Download or read book Useful Enemies written by Richard Rashke and published by Delphinium Books. This book was released on 2013-01-22 with total page 434 pages. Available in PDF, EPUB and Kindle. Book excerpt: John “Iwan” Demjanjuk was at the center of one of history’s most complex war crimes trials. But why did it take almost sixty years for the United States to bring him to justice as a Nazi collaborator? The answer lies in the annals of the Cold War, when fear and paranoia drove American politicians and the U.S. military to recruit “useful” Nazi war criminals to work for the United States in Europe as spies and saboteurs, and to slip them into America through loopholes in U.S. immigration policy. During and after the war, that same immigration policy was used to prevent thousands of Jewish refugees from reaching the shores of America. The long and twisted saga of John Demjanjuk, a postwar immigrant and auto mechanic living a quiet life in Cleveland until 1977, is the final piece in the puzzle of American government deceit. The White House, the Departments of War and State, the FBI and the CIA supported policies that harbored Nazi war criminals and actively worked to hide and shelter them from those who dared to investigate and deport them. The heroes in this story are men and women such as Congresswoman Elizabeth Holtzman and Justice Department prosecutor Eli Rosenbaum, who worked for decades to hold hearings, find and investigate alleged Nazi war criminals, and successfully prosecute them for visa fraud. But it was not until the conviction of John Demjanjuk in Munich in 2011 as an SS camp guard serving at the Sobibor death camp that this story of deceit can be told for what it is: a shameful chapter in American history. Riveting and deeply researched, Useful Enemies is the account of one man’s criminal past and its devastating consequences, and the story of how America sacrificed its moral authority in the wake of history’s darkest moment.

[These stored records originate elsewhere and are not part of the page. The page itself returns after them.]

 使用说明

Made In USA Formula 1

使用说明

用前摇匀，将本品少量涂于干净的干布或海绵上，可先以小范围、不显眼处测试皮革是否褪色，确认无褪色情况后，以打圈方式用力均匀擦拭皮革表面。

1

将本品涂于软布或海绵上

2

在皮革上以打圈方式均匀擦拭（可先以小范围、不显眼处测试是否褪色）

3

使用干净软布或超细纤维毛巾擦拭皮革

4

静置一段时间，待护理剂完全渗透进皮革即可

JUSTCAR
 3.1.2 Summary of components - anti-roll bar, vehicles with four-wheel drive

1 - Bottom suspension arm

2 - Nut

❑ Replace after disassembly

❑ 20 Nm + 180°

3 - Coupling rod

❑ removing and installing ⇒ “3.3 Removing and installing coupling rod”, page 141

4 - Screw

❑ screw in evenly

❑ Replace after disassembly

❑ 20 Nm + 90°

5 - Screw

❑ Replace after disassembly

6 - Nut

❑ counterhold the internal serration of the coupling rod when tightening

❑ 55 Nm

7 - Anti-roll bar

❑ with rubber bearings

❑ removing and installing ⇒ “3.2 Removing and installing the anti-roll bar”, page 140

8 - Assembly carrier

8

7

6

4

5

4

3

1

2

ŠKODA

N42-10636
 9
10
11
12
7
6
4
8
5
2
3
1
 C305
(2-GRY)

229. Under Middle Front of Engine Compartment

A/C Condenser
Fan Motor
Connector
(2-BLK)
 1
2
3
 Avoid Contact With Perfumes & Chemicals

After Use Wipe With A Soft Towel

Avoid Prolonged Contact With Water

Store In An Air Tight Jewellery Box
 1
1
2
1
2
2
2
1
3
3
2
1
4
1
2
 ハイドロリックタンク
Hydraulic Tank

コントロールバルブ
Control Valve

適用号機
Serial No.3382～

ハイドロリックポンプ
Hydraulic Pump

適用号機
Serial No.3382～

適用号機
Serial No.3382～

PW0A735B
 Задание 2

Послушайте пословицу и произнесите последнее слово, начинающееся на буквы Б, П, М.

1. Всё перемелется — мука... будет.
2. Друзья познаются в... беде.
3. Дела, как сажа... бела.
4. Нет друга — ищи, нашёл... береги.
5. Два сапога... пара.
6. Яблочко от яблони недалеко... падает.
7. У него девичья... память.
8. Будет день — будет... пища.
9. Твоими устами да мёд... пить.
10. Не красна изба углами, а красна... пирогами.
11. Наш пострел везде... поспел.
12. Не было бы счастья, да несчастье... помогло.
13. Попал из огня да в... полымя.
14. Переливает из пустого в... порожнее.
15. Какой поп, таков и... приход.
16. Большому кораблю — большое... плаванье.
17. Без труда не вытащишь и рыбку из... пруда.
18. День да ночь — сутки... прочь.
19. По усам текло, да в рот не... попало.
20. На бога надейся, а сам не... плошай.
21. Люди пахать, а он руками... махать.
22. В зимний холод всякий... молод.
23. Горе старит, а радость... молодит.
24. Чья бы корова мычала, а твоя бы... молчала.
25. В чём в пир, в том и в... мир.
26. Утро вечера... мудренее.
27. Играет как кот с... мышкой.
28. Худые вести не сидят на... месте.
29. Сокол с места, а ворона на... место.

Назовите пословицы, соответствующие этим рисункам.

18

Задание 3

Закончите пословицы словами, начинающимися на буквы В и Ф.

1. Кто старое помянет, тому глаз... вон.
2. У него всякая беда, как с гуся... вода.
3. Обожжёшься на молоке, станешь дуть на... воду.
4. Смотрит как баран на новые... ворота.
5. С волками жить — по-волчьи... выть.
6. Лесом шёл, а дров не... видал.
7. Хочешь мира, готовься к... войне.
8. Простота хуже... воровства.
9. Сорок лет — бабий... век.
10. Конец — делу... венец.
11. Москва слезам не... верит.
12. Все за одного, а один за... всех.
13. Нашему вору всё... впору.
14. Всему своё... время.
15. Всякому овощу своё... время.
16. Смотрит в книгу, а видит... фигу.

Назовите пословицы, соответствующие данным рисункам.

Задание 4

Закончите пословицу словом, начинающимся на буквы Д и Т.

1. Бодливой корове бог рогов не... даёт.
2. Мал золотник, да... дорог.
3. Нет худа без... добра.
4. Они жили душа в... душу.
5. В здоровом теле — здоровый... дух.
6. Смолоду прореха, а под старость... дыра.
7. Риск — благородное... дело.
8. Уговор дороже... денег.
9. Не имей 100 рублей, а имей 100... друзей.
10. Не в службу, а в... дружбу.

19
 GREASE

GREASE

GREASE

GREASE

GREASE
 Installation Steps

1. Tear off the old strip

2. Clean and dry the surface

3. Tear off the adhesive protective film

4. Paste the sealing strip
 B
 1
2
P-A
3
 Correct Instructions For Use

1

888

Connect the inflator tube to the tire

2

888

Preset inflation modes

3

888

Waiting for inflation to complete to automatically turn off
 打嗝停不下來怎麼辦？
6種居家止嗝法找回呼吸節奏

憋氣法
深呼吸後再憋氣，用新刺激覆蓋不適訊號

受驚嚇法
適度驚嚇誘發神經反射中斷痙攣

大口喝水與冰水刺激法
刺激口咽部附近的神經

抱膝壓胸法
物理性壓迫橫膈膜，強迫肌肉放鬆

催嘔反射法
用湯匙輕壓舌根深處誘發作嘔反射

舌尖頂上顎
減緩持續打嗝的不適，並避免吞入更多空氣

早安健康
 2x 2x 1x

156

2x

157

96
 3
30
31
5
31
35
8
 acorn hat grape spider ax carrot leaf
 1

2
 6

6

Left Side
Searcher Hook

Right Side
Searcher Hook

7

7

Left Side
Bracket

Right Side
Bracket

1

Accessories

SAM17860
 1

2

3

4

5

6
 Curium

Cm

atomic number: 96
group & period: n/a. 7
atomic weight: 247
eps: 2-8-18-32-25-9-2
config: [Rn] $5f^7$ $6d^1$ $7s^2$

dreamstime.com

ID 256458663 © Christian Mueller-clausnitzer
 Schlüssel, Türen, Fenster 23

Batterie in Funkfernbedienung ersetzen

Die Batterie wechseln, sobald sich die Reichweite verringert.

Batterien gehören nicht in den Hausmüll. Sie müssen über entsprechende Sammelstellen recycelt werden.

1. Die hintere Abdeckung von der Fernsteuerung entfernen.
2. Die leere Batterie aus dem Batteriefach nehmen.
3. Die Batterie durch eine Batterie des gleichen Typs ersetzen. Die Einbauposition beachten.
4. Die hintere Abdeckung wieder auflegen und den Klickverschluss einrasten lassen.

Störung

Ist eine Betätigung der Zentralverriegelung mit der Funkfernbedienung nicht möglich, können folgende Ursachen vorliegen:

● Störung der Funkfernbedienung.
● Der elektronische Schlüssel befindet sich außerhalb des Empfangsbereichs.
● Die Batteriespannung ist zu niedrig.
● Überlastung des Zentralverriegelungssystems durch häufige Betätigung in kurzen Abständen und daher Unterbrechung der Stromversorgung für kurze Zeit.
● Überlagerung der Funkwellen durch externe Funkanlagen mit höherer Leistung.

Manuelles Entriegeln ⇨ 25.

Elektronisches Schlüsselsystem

Book Striving for Accountability in the Aftermath of the Holocaust

Download or read book Striving for Accountability in the Aftermath of the Holocaust written by and published by DIANE Publishing. This book was released on with total page 397 pages. Available in PDF, EPUB and Kindle. Book excerpt:

Book Blowback

    Book Details:
  • Author : Christopher Simpson
  • Publisher : Open Road Media
  • Release : 2014-06-10
  • ISBN : 1497623065
  • Pages : 275 pages

Download or read book Blowback written by Christopher Simpson and published by Open Road Media. This book was released on 2014-06-10 with total page 275 pages. Available in PDF, EPUB and Kindle. Book excerpt: A searing account of a dark “chapter in U.S. Cold War history . . . to help the anti-Soviet aims of American intelligence and national security agencies” (Library Journal). Even before the final shots of World War II were fired, another war began—a cold war that pitted the United States against its former ally, the Soviet Union. As the Soviets consolidated power in Eastern Europe, the CIA scrambled to gain the upper hand against new enemies worldwide. To this end, senior officials at the CIA, National Security Council, and other elements of the emerging US national security state turned to thousands of former Nazis, Waffen Secret Service, and Nazi collaborators for propaganda, psychological warfare, and military operations. Many new recruits were clearly responsible for the deaths of countless innocents as part of Adolph Hitler’s “Final Solution,” yet were whitewashed and claimed to be valuable intelligence assets. Unrepentant mass murderers were secretly accepted into the American fold, their crimes forgotten and forgiven with the willing complicity of the US government. Blowback is the first thorough, scholarly study of the US government’s extensive recruitment of Nazis and fascist collaborators right after the war. Although others have approached the topic since, Simpson’s book remains the essential starting point. The author demonstrates how this secret policy of collaboration only served to intensify the Cold War and has had lasting detrimental effects on the American government and society that endure to this day.